RECORDS TO USE ▸

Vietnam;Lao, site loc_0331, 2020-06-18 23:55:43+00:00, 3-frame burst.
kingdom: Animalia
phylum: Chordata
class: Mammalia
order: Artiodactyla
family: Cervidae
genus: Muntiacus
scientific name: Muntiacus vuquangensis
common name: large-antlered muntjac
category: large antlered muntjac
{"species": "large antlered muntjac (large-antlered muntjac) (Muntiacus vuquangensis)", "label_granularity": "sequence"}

GOAL OF THE EXERCISE ▸ Copy every entry exactly; no part may be left out.

EXERCISE RESULT ▸
Vietnam;Lao, site loc_0331, 2020-06-18 23:55:43+00:00, 3-frame burst.
kingdom: Animalia
phylum: Chordata
class: Mammalia
order: Artiodactyla
family: Cervidae
genus: Muntiacus
scientific name: Muntiacus vuquangensis
common name: large-antlered muntjac
category: large antlered muntjac
{"species": "large antlered muntjac (large-antlered muntjac) (Muntiacus vuquangensis)", "label_granularity": "sequence"}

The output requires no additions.